## Task requirements
Without including the images, transcribe each record precisely as it appears below.

## Extracted data
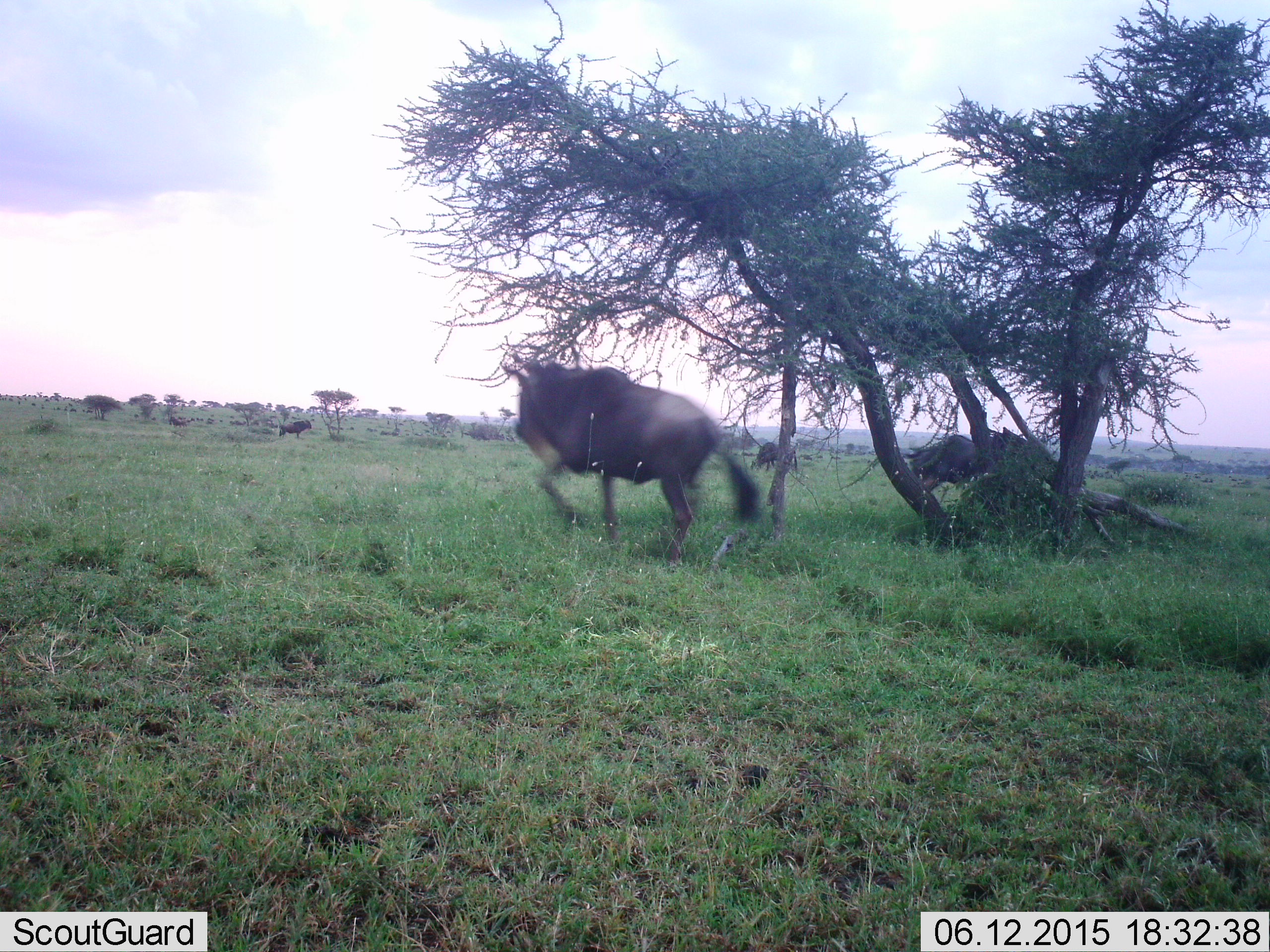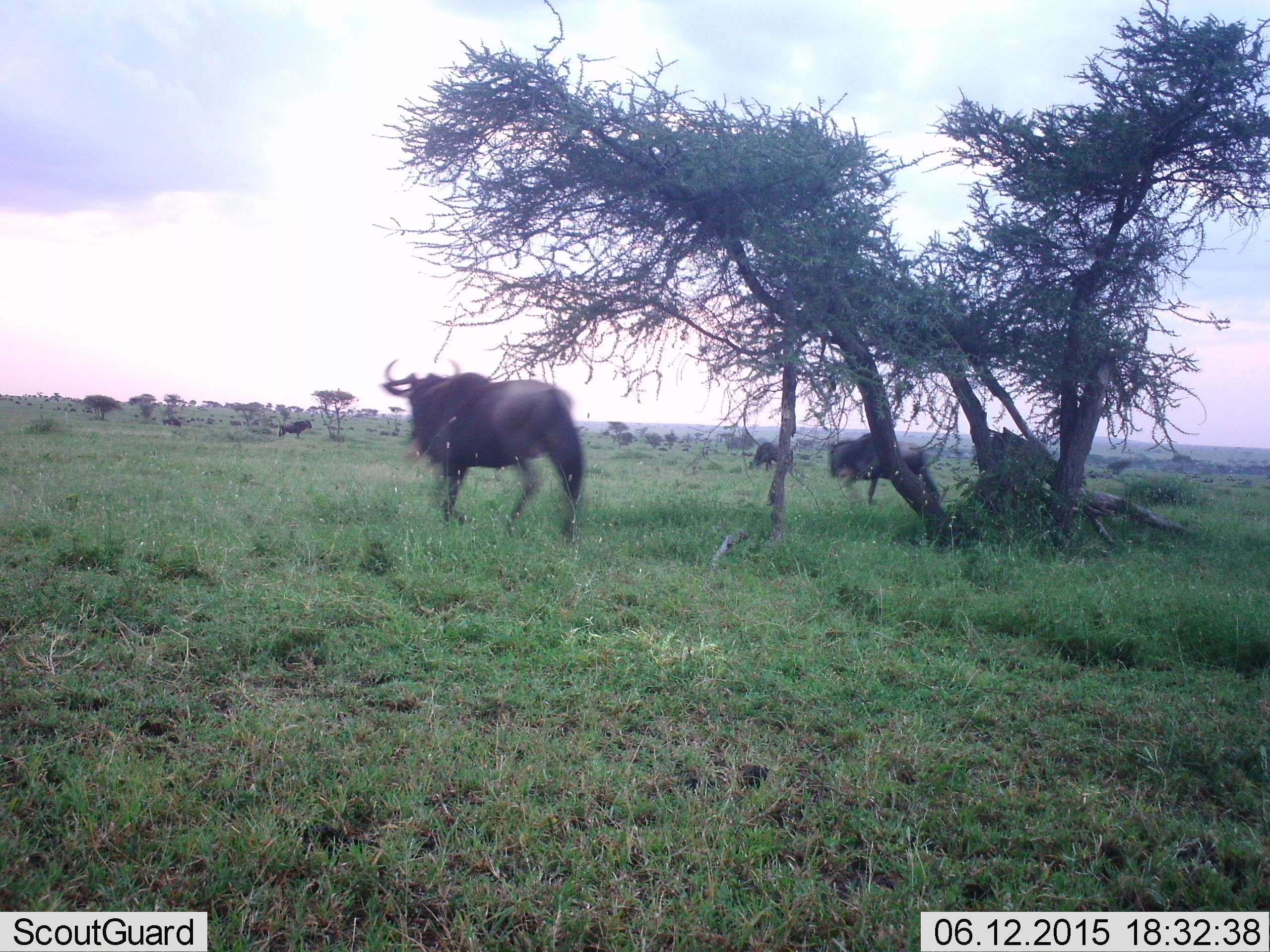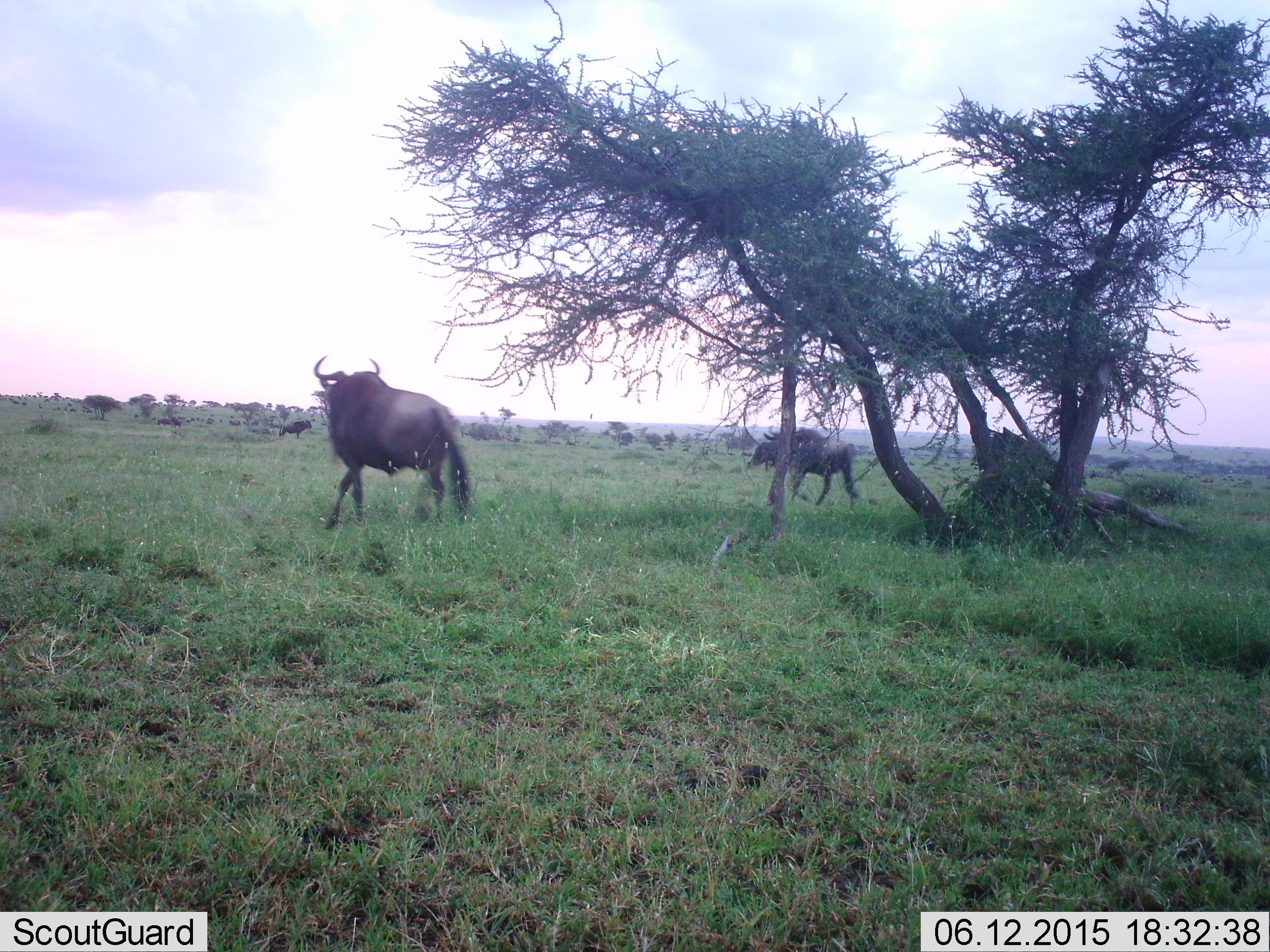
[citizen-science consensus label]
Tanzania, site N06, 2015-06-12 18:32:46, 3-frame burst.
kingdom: Animalia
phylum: Chordata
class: Mammalia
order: Artiodactyla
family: Bovidae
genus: Connochaetes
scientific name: Connochaetes taurinus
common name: blue wildebeest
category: wildebeest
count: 6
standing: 60%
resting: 10%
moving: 90%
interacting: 0%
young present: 0%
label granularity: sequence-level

## Result of the exercise
[citizen-science consensus label]
Tanzania, site N06, 2015-06-12 18:32:46, 3-frame burst.
kingdom: Animalia
phylum: Chordata
class: Mammalia
order: Artiodactyla
family: Bovidae
genus: Connochaetes
scientific name: Connochaetes taurinus
common name: blue wildebeest
category: wildebeest
count: 6
standing: 60%
resting: 10%
moving: 90%
interacting: 0%
young present: 0%
label granularity: sequence-level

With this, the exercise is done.